··· Raw data ···

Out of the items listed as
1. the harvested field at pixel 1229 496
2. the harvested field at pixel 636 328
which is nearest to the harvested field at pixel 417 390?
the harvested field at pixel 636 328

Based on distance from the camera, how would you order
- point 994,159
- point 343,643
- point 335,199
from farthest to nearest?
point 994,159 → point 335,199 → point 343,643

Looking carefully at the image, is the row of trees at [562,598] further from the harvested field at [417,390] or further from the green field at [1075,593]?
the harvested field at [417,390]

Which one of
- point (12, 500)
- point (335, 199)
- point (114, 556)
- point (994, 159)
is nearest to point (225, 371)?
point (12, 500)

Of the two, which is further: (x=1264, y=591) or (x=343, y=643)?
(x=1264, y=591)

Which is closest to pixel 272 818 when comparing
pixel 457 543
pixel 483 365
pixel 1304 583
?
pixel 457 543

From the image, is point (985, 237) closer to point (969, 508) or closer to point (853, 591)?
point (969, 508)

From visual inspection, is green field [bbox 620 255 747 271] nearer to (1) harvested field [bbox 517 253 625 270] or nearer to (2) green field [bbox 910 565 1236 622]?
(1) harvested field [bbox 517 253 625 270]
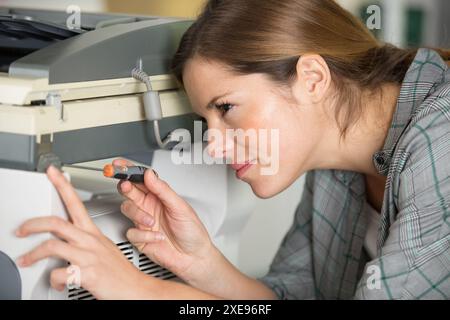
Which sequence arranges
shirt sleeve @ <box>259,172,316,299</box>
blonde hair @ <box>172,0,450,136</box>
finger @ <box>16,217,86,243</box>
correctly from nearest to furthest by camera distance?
1. finger @ <box>16,217,86,243</box>
2. blonde hair @ <box>172,0,450,136</box>
3. shirt sleeve @ <box>259,172,316,299</box>

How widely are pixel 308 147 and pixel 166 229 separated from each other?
242mm

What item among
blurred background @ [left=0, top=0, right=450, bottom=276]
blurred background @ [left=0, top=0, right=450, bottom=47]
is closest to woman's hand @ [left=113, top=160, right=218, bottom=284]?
blurred background @ [left=0, top=0, right=450, bottom=276]

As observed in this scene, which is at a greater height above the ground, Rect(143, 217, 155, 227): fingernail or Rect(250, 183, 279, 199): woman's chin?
Rect(250, 183, 279, 199): woman's chin

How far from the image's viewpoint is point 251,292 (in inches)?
44.4

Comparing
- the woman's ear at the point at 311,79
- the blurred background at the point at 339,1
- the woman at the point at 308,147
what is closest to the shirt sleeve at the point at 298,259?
the woman at the point at 308,147

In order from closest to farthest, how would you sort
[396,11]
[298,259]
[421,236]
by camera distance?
[421,236] → [298,259] → [396,11]

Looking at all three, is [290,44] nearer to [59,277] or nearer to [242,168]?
[242,168]

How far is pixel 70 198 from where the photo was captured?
76cm

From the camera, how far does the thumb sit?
858 mm

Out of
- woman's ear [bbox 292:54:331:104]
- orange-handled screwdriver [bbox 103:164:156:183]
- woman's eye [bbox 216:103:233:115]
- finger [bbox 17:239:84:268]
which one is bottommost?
finger [bbox 17:239:84:268]

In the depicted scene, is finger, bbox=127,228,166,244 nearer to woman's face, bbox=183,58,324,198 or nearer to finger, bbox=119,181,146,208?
finger, bbox=119,181,146,208

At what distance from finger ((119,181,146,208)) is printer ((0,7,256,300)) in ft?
0.12

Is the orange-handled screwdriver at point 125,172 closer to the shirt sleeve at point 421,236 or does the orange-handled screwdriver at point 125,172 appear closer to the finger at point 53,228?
the finger at point 53,228

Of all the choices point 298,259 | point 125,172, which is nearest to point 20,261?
point 125,172
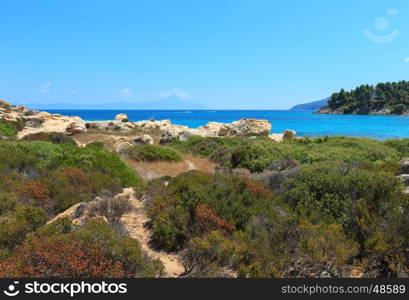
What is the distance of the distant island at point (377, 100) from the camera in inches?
4448

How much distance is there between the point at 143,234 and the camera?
7527mm

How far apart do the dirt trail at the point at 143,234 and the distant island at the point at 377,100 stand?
126 meters

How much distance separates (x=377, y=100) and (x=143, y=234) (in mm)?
139456

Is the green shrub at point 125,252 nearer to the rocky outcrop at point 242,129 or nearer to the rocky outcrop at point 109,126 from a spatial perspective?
the rocky outcrop at point 242,129

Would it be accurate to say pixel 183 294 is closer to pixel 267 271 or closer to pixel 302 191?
pixel 267 271

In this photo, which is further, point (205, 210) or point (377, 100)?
point (377, 100)

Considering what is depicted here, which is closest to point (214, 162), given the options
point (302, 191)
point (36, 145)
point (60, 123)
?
point (36, 145)

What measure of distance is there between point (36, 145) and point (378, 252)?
53.5 ft

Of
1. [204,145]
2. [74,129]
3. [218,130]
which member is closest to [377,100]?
[218,130]

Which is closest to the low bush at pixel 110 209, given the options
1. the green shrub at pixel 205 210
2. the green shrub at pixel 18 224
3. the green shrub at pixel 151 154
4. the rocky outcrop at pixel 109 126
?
the green shrub at pixel 205 210

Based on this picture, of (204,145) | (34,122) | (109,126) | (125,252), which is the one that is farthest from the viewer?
(109,126)

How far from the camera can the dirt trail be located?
5.72 m

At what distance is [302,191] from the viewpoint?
8.04 metres

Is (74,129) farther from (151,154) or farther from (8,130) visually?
(151,154)
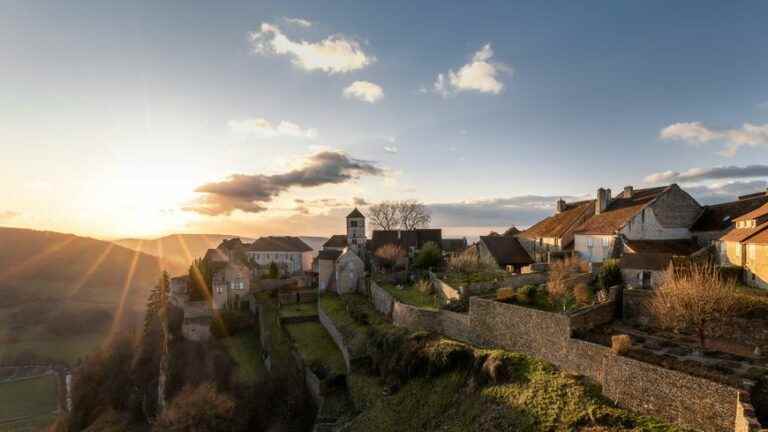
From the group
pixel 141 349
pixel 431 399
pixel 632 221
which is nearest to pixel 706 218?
pixel 632 221

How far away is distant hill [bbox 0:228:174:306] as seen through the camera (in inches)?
4515

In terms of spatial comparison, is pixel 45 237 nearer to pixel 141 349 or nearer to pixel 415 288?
pixel 141 349

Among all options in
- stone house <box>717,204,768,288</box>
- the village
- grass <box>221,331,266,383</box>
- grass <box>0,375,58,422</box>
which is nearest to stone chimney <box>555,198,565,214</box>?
the village

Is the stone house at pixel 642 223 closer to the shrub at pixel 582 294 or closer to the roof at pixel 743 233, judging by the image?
the roof at pixel 743 233

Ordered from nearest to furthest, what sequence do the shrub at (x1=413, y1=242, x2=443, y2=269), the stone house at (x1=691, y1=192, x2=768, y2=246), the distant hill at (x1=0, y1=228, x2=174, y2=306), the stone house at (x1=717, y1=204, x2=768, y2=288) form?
the stone house at (x1=717, y1=204, x2=768, y2=288), the stone house at (x1=691, y1=192, x2=768, y2=246), the shrub at (x1=413, y1=242, x2=443, y2=269), the distant hill at (x1=0, y1=228, x2=174, y2=306)

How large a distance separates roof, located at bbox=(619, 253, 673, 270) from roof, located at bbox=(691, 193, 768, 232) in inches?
359

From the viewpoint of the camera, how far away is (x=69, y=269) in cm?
13200

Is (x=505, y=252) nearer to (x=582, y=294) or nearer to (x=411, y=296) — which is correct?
(x=411, y=296)

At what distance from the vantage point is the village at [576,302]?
13508 millimetres

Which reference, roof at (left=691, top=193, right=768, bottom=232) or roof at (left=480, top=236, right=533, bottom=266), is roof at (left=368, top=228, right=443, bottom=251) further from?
roof at (left=691, top=193, right=768, bottom=232)

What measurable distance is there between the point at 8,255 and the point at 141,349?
143329 mm

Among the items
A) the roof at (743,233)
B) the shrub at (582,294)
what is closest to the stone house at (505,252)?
the shrub at (582,294)

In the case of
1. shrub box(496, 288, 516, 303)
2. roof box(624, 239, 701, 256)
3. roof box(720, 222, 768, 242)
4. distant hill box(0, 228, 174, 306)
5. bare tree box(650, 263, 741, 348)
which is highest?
roof box(720, 222, 768, 242)

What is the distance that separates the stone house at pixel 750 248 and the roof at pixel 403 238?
31.4 meters
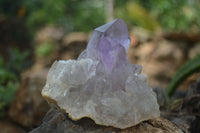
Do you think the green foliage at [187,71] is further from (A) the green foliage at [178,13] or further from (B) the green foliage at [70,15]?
(B) the green foliage at [70,15]

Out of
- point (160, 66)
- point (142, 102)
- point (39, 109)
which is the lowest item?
point (160, 66)

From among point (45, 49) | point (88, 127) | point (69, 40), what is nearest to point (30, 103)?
point (88, 127)

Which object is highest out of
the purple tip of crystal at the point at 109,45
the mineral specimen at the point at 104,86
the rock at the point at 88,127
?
the purple tip of crystal at the point at 109,45

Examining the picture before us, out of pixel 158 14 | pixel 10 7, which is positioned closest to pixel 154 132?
pixel 158 14

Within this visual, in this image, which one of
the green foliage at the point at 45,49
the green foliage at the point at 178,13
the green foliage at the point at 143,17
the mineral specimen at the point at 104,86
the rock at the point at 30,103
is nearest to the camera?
the mineral specimen at the point at 104,86

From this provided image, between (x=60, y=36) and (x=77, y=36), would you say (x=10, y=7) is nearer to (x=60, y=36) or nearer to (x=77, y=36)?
(x=60, y=36)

···

=== Problem requirements ===
Take the part of the records that opens with the line containing "How large a" and closes with the line containing "13508 millimetres", and change "vantage point" to "viewpoint" throughout that part. Keep every other word as it is, and give back only those lines.

=== Output for this exercise ===
How large a distance separates roof, located at bbox=(619, 253, 673, 270) from roof, located at bbox=(691, 193, 768, 232) in inches?
359

From the viewpoint of the camera, how far away is (x=69, y=269) in cm?
13200

Is (x=505, y=252) nearer to (x=582, y=294) or nearer to (x=411, y=296) — which is correct?
(x=411, y=296)

At what distance from the viewpoint is the village at [576,302]?
13508 millimetres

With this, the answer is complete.